Of course there is great art in her writing. It is poetic, nuanced, colourful, carefully structured yet simultaneously a stream of consciousness. Despite her achingly honest revelations, peer between the lines and you’ll find secreted dozens of unspoken stories just asking to be told. Each acerbic aside masks another narrative. Listen carefully or you might miss them because she’s been heroically tactful in her evasions and eliminations. When one’s life intersects so dramatically with others, it can be a dangerous sport to out people.

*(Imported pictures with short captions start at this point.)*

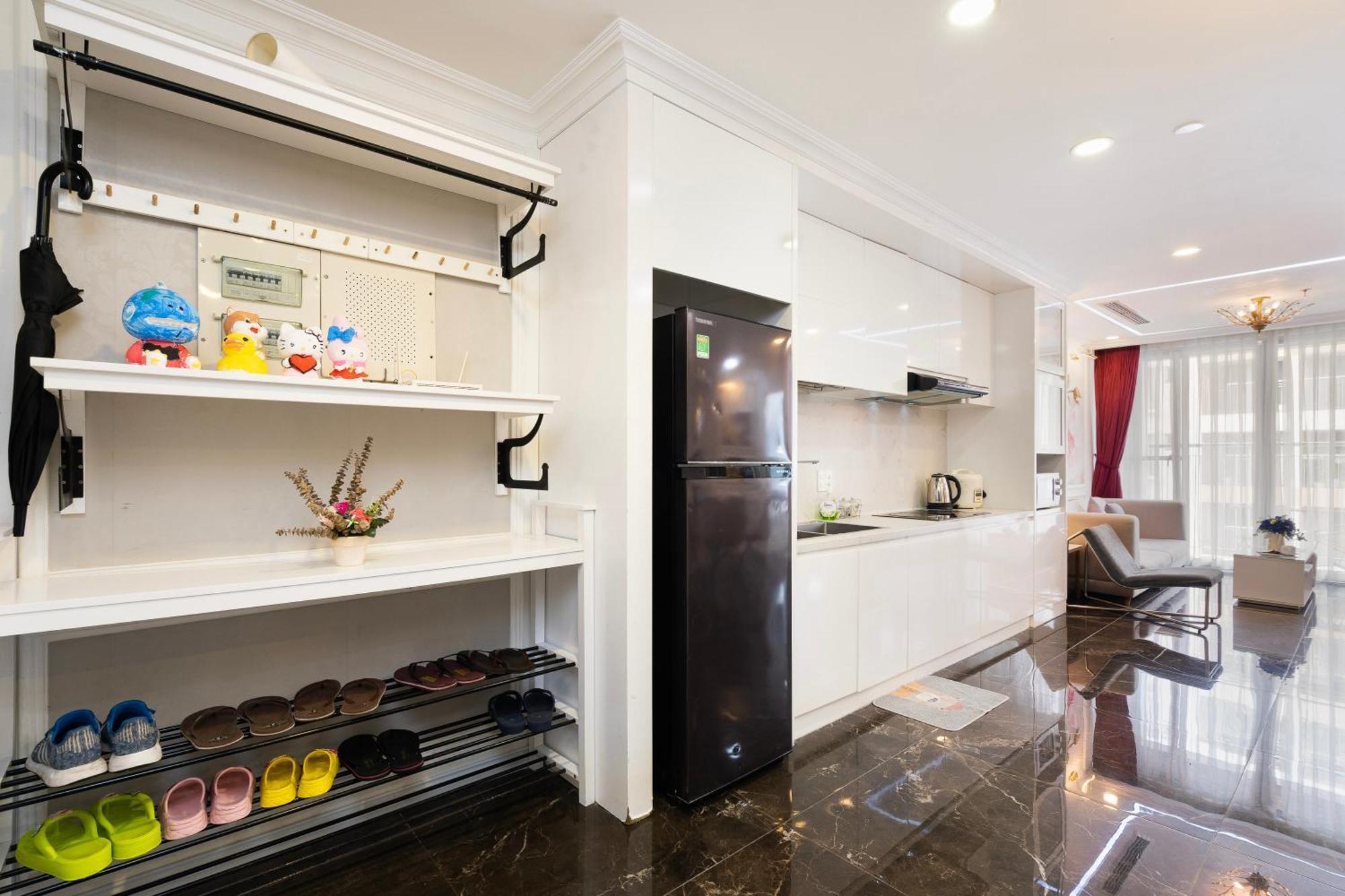 Scenic Valley Serviced Apartment Thành Pho Ho Chí Minh Esterno foto
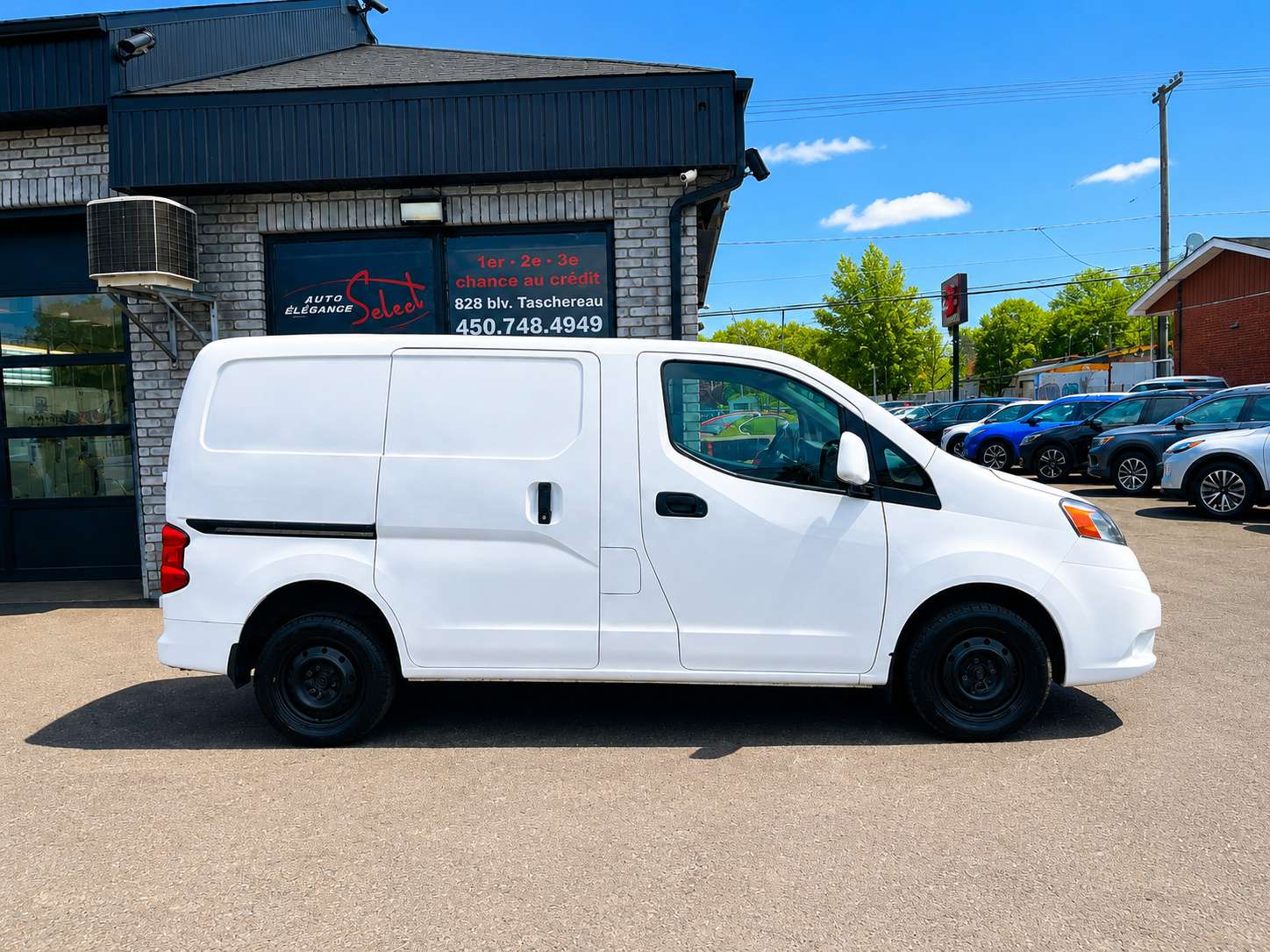 2016 Nissan NV200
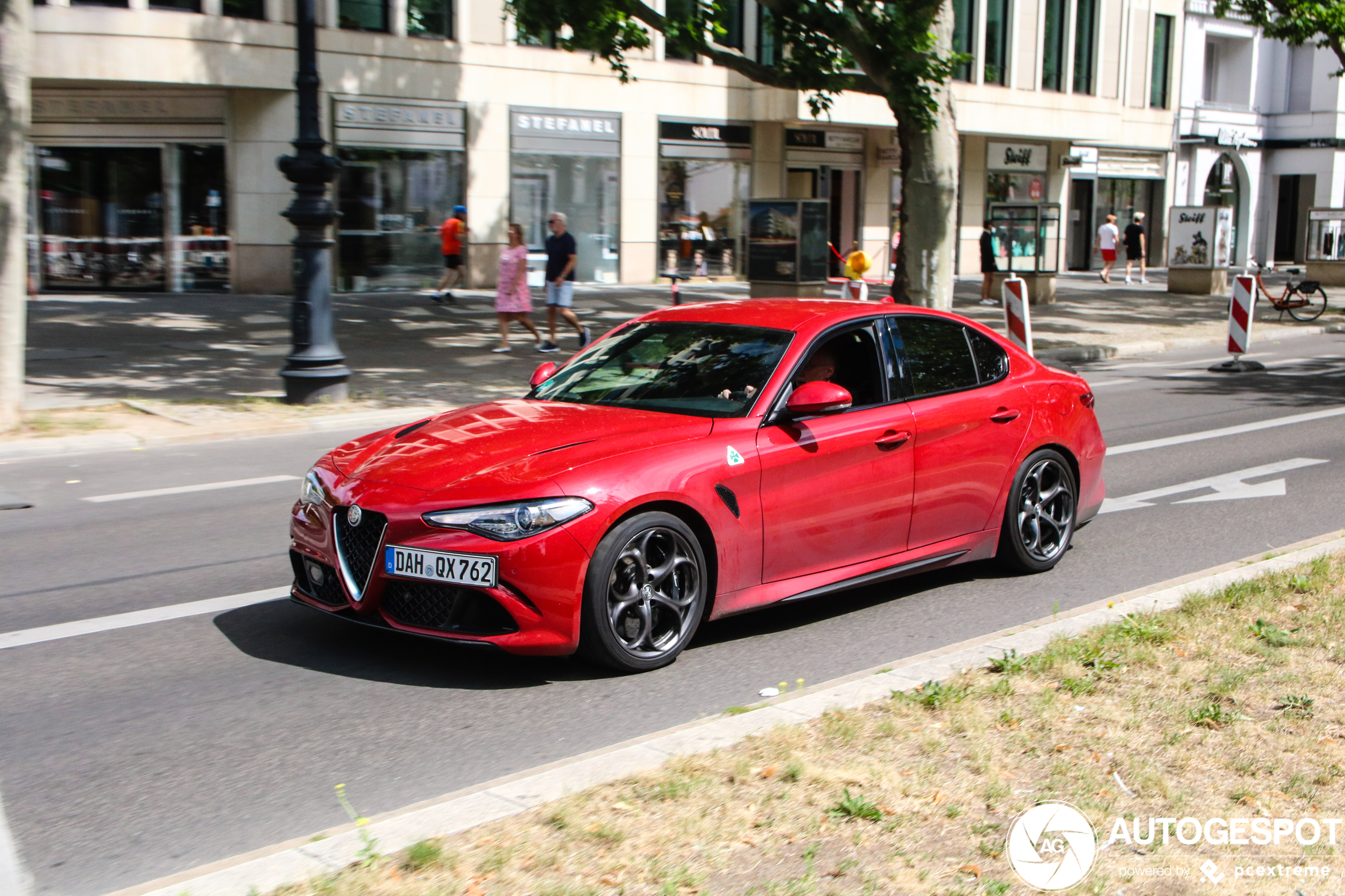 Alfa Romeo Giulia Quadrifoglio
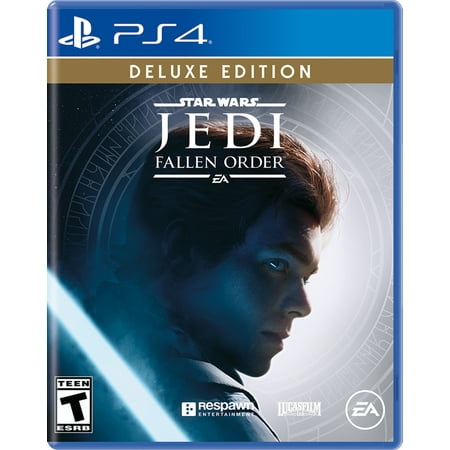 Star Wars Jedi: Fallen Order Deluxe Edition, Electronic Arts, PlayStation 4, (Best Place To Order Ps4)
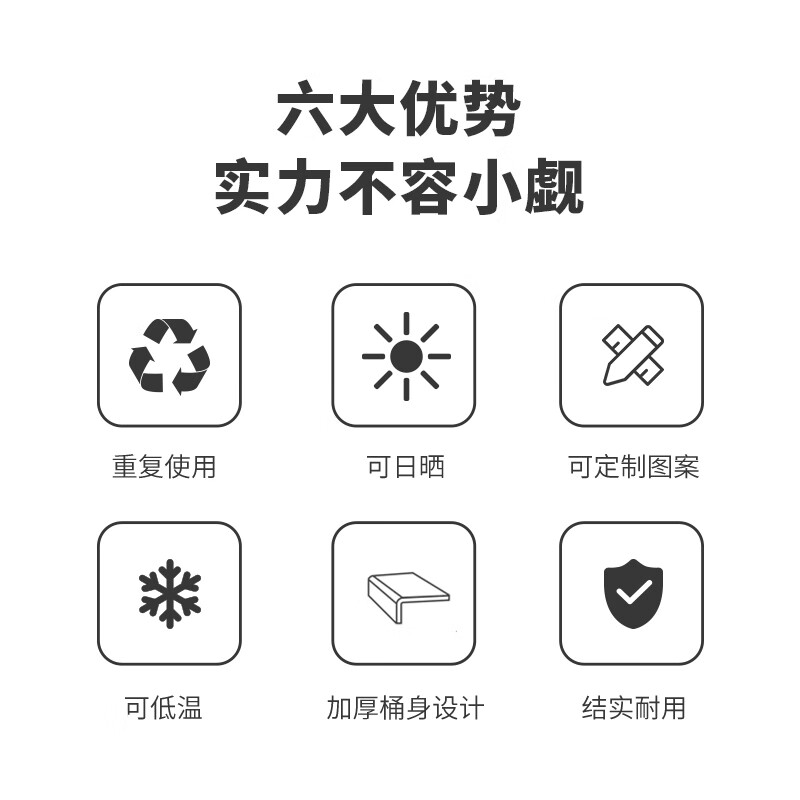 Kelibang outdoor trash can large plastic thickened commercial sanitation trash can with lid classification community property flip-top peel box 240L wheeled green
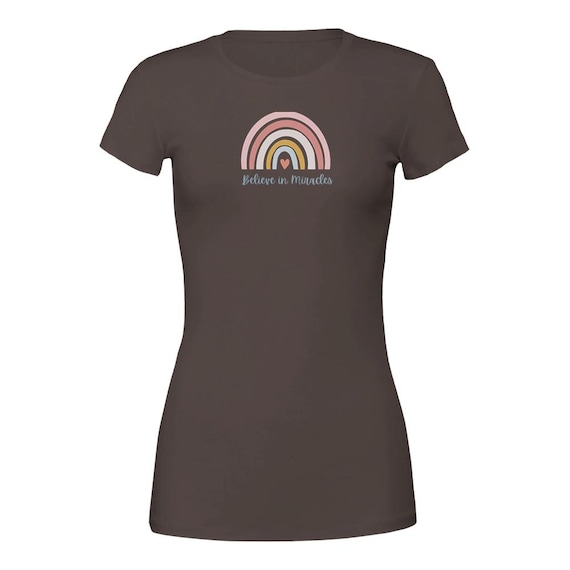 Inspirational 'Be the Miracle' T-Shirt - Faith-Based Christian Wear - Motivational Gift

Although I heard in person many of these tales of woe and joy– I was even present at the ill-fated wedding – I laughed and cried my way through the book. Each character in her vivid life leaps off the page. Her larger-than-life Italo-Australian family is lovingly drawn. Meet her marvellously blunt, fiercely intelligent and equally hilarious mother, her outrageous sister, her historian father who left when she was thirteen and the beautiful, dysfunctional Nonna from a village near Genova. At Christmas lunch there’s a Catholic, a Buddhist, a Sandinista pilot... “It’s sounding like one of those jokes,” she quips.
There are lovers with bad clothes and worse attitudes, errors of judgement, the dashed hopes of an actor and failed ambitions to be a broadcaster (Shame on ABC for not giving her a radio show). There’s an ex-husband (say no more) and a beautiful, tow-haired little boy who says hilarious five-year old things (“The alien’s name is Kevin and he has antennas”). I can feel his hugs and hear his pearly laughter now.
This unbeautiful life is often discomfiting, helpless and hapless but frequently achingly funny. I’ll leave the last word to Elly, “…it finally dawned on me that the gap between what I thought my life was going to be and how it was actually shaping up opened up like a huge and unforgiving chasm.” Get it now?